Millie was pleased with herself for remembering to call her by her full name. Last time she’d chummily called her ‘Maud’ by accident, and had received a dressing down from both her and Sister Hyde. Mrs Mortimer’s was far, far worse.

‘For heaven’s sake, I don’t want you!’ Maud dismissed her. ‘I want a proper nurse. What about that dark-haired girl?’ She nodded towards Helen at the far end of the ward. ‘She seems to know what she’s doing.’

‘Nurse Tremayne is busy, Mrs Mortimer. I’m afraid you’re stuck with me,’ Millie said cheerfully. ‘Now, what can I do for you?’

‘Very well.’ Mrs Mortimer gave a martyred sigh. ‘My pillows need adjusting.’
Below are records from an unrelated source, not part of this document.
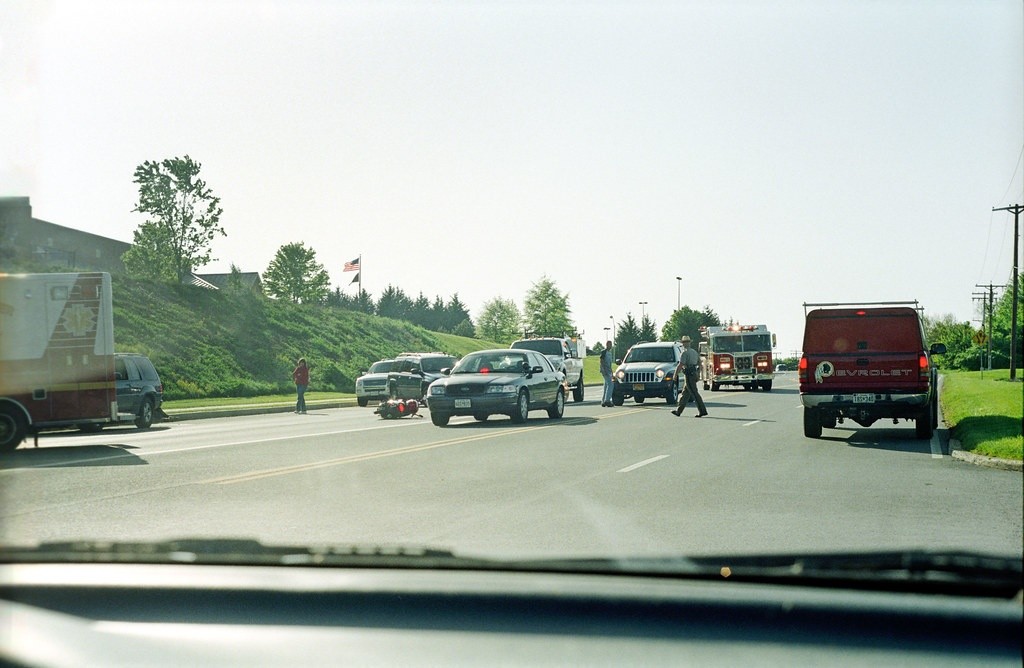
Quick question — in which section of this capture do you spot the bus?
[775,363,789,371]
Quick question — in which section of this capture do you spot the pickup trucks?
[499,333,585,403]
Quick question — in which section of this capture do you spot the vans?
[798,299,948,440]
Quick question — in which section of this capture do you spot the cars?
[427,347,569,426]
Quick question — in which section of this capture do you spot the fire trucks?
[697,323,777,392]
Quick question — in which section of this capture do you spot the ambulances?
[0,271,121,453]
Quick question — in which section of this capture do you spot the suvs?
[612,340,695,406]
[385,351,465,409]
[356,357,395,407]
[73,352,164,432]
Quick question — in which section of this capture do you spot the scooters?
[373,394,424,420]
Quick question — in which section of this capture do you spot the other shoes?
[671,410,680,417]
[695,412,708,417]
[298,411,307,415]
[294,410,298,415]
[601,401,615,408]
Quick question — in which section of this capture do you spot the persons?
[671,335,708,418]
[599,340,614,407]
[291,358,309,414]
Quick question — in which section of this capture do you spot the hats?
[678,336,694,343]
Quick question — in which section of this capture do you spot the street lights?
[603,327,611,341]
[610,316,615,363]
[639,301,648,330]
[676,276,682,312]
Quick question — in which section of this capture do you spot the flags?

Not a please or thank you, Millie thought as she shook and plumped the pillows and put them carefully back in place. Maud Mortimer always addressed the nurses as if they were servants.

‘There. Is that better?’ she said.

Mrs Mortimer leant back against them. ‘It will have to do, I suppose,’ she said grudgingly. ‘Although I daresay a real nurse would have made a better job of it.’